### Given task
Present the data as a Markdown table with columns named Row and Data line, covering everything from the line containing "At what range" down to the line containing "pixel 342 73, pixel", both ends included. Leave out blank lines, number each row, and put nothing else in the table.
>> Start Data supplied
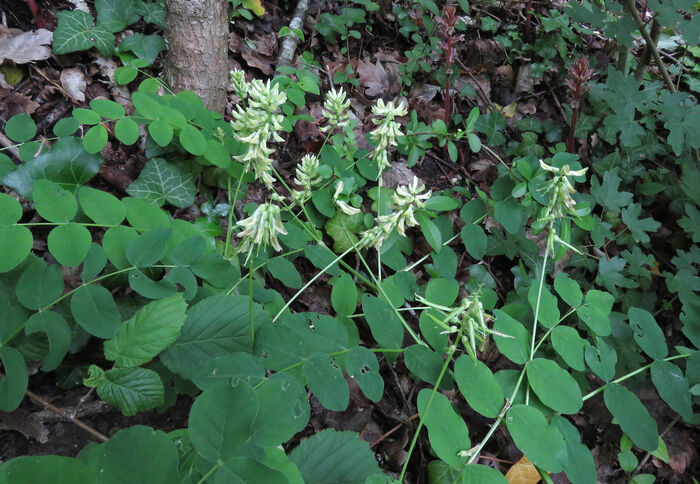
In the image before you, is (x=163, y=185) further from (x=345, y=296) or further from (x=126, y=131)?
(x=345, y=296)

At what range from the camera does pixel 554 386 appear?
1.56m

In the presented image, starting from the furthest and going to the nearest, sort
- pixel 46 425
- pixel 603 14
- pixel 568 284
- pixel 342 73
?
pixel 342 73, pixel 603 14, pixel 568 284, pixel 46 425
>> End Data supplied
>> Start Data supplied
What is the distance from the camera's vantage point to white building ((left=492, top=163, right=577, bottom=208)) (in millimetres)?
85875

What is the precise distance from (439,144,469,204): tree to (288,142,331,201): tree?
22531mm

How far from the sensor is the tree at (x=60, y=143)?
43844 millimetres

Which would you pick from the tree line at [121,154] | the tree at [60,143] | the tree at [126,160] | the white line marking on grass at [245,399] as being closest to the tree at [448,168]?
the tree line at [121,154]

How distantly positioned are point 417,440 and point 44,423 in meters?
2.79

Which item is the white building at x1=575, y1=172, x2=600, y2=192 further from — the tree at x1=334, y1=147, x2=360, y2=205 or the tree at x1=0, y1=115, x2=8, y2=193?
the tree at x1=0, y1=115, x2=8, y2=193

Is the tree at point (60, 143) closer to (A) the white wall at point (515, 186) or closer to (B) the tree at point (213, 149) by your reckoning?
>> End Data supplied
>> Start Data supplied
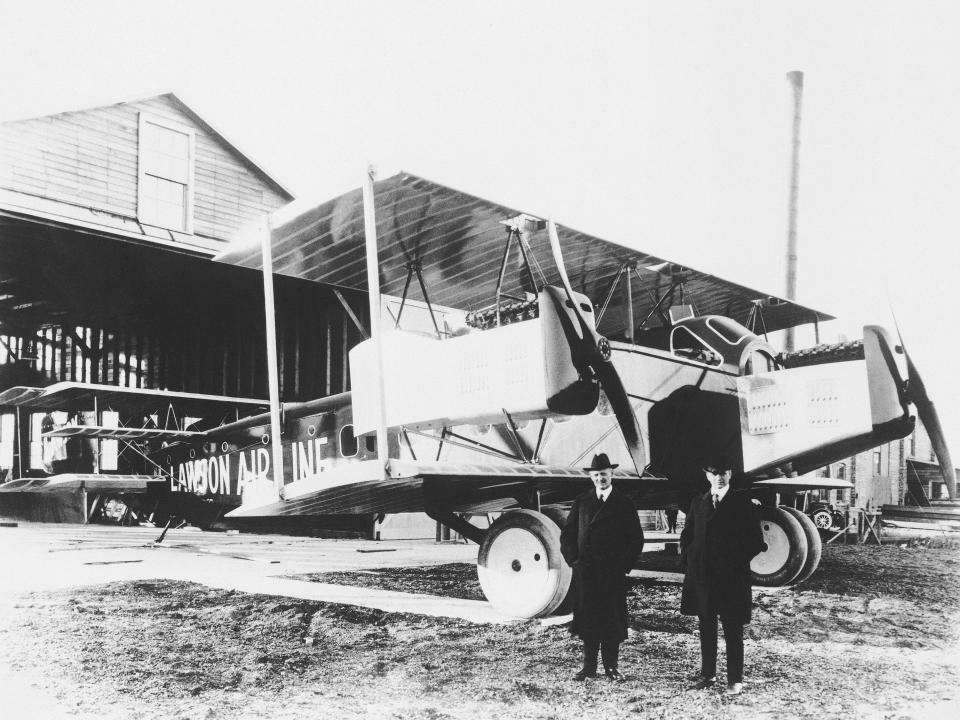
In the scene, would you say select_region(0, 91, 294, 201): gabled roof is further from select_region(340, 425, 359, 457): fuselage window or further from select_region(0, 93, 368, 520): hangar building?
>> End Data supplied
### In response
| Row | Data line |
|---|---|
| 1 | At what range from the camera does pixel 554 386 appear? |
| 2 | 1.56m |
| 3 | In the presented image, starting from the furthest and going to the nearest, sort |
| 4 | - pixel 46 425 |
| 5 | - pixel 603 14 |
| 6 | - pixel 568 284 |
| 7 | - pixel 342 73 |
| 8 | ? |
| 9 | pixel 342 73, pixel 603 14, pixel 568 284, pixel 46 425 |